I admire Spike Lee, as a filmmaker, more than maybe any other director working today. That isn’t to say that I always like his movies, but I appreciate the risks he takes, both artistically and thematically.
He’s always trying something, looking for a new way to tell a story, looking for important stories to tell, and testing the boundaries of standard filmmaking “rules.” As with any risk, there are times this simply doesn’t work out. But when everything clicks, Spike Lee is as good as there is.
His newest, BlacKkKlansman, is his best in more than a decade and, interestingly, also probably his most conventional. It tells the true story of Ron Stallworth, a black police detective in Colorado Springs who, incredibly, infiltrated the local Ku Klux Klan in the 1970s. Stallworth conducted much of his business over the phone, for obvious reasons, even having multiple conversations with David Duke, who at the time was the Grand Wizard of the KKK. Stallworth worked with a white colleague who took his place when in-person meetings with the Klan were necessary.
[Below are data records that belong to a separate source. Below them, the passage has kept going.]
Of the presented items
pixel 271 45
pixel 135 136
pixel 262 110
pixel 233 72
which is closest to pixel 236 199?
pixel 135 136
Much of the movie is a pretty straight-ahead cop thriller-slash-comedy, but it’s steeped in racial and social issues that Lee makes very clear are more than relevant today. Lee draws parallels to contemporary events and the explicit and implicit racism currently thrashing about in our society so effectively, that if you told me most of the dialogue actually came from conversations that took place entirely over the past two or three years, I would absolutely believe it.
BlacKkKlansman is the kind of movie that could win Lee an Oscar, especially considering he probably should have been recognized at least twice before. He knows perfectly well how to build tension, how to charm us, and how to outrage us, and there’s at least one sequence that’s among the best of his career. But: before you cheer too hard at what seems to be a crowd-pleasing ending, keep in mind that Spike Lee definitely knows how to land a punch.